▶ _Prompt_: Please output the records below word for word and omit the pictures.
◇ ◇ ◇ ◇ ◇ ◇ ◇
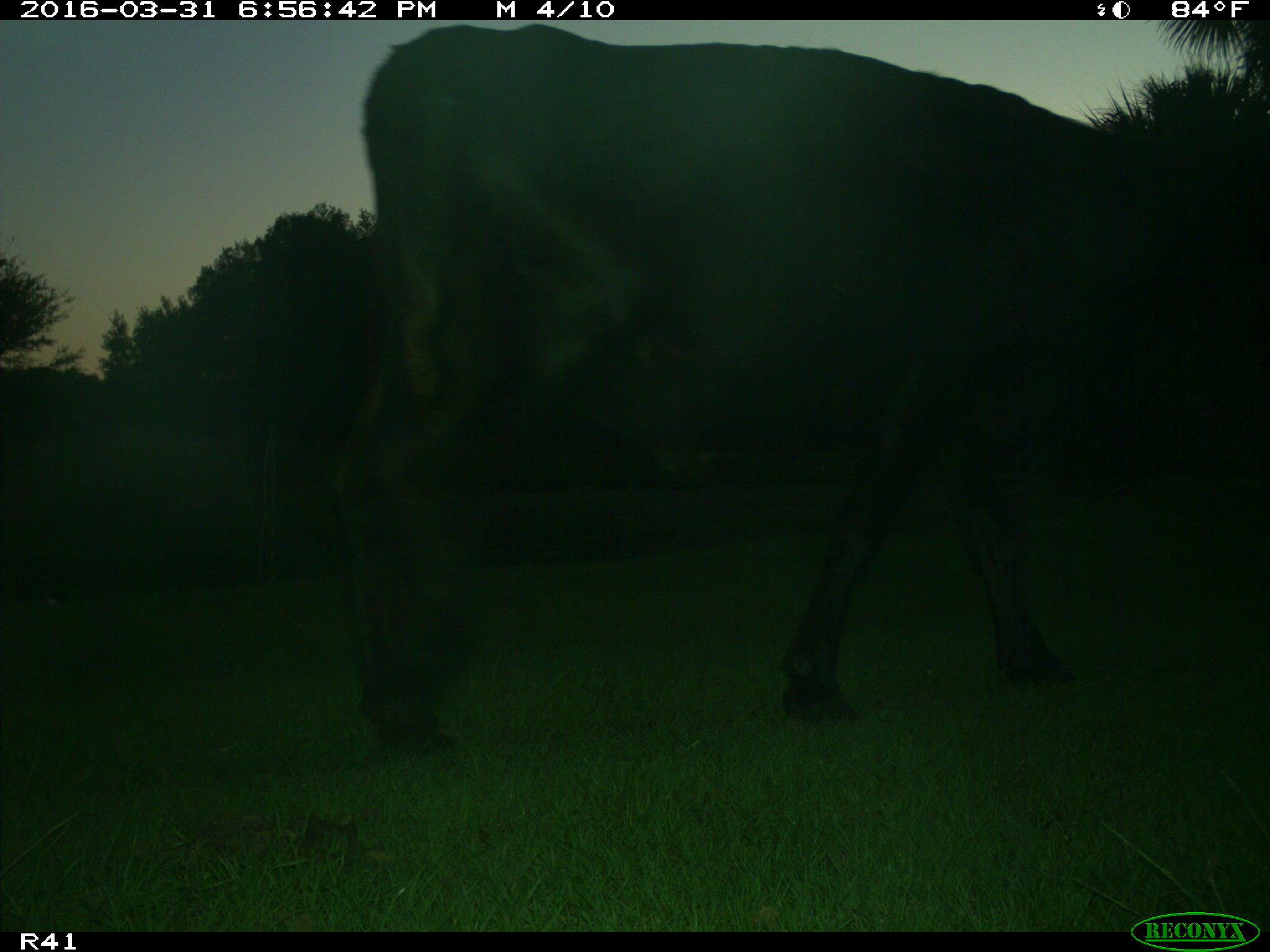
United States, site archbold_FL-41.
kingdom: Animalia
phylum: Chordata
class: Mammalia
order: Artiodactyla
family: Bovidae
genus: Bos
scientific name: Bos taurus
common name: domestic cow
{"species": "Bos taurus (domestic cow)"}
◇ ◇ ◇ ◇ ◇ ◇ ◇
▶ _Your solution_:
United States, site archbold_FL-41.
kingdom: Animalia
phylum: Chordata
class: Mammalia
order: Artiodactyla
family: Bovidae
genus: Bos
scientific name: Bos taurus
common name: domestic cow
{"species": "Bos taurus (domestic cow)"}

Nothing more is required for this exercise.